→ REQUIREMENTS:
A. From the text on the kernel test framework below, set down word for word the part starting with "and the CI, on" and going on through "git log format.".
B. Resume the text on the kernel test framework and its CI, carrying it on after its last sentence.
====== EXCERPT PROVIDED ======
The idea is for tests to be entirely self contained and need no outside
configuration.

The test framework knows how to
 - build an appropriately configured kernel
 - launch a VM, which needs no prior configuration besides creation of a
   RO root filesystem image (single command, as mentioned)
 - exposes subcommands for qemu's gdb interface, kgdb, ssh access, etc.
   for when running interactively
 - implements watchdogs/test timeouts

and the CI, on top of all that, watches various git repositories and -
as you saw - tests every commit, newest to oldest, and provides the
results in a git log format.

The last one, "results in git log format", is _huge_. I don't know why I
haven't seen anyone else do that - it was a must-have feature for any
system over 10 years ago, and it never appeared so I finally built it
myself.

We (inherently!) have lots of issues with tests that only sometimes fail
making it hard to know when a regression was introduced, but running all
the tests on every commit with a good way to see the results makes this
nearly a non issue - that is, with a weak and noisy signal (tests
results) we just have to gather enough data and present the results
properly to make the signal stand out (which commit(s) were buggy).
====== AVAILABLE DATA ======
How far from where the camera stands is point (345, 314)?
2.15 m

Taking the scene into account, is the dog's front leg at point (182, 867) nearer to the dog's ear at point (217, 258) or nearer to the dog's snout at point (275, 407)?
======
→ RESPONSES:
A.
and the CI, on top of all that, watches various git repositories and -
as you saw - tests every commit, newest to oldest, and provides the
results in a git log format.

B.
I write a lot of code (over 200 commits for bcachefs this merge window
alone), and this is a huge part of why I'm able to - I never have to do
manual bisection anymore, and thanks to a codebase that's littered with
assertions and debugging tools I don't spend that much time bug hunting
either.

> > > > I'd also note that the 9 hour turnaround time for that test set you're
> > > > pointing at isn't exactly what I'd associate with immediate feedback.
> 
> > > My CI shards at the subtest level, and like I mentioned I run 10 VMs per
> > > physical machine, so with just 2 of the 80 core Ampere boxes I get full
> > > test runs done in ~20 minutes.
> 
> > This design, ironically, is way more cloud-friendly than a lot of
> > testing system designs I've seen in the past. :)
> 
> Sounds like a small private cloud to me!  :P

Yep :)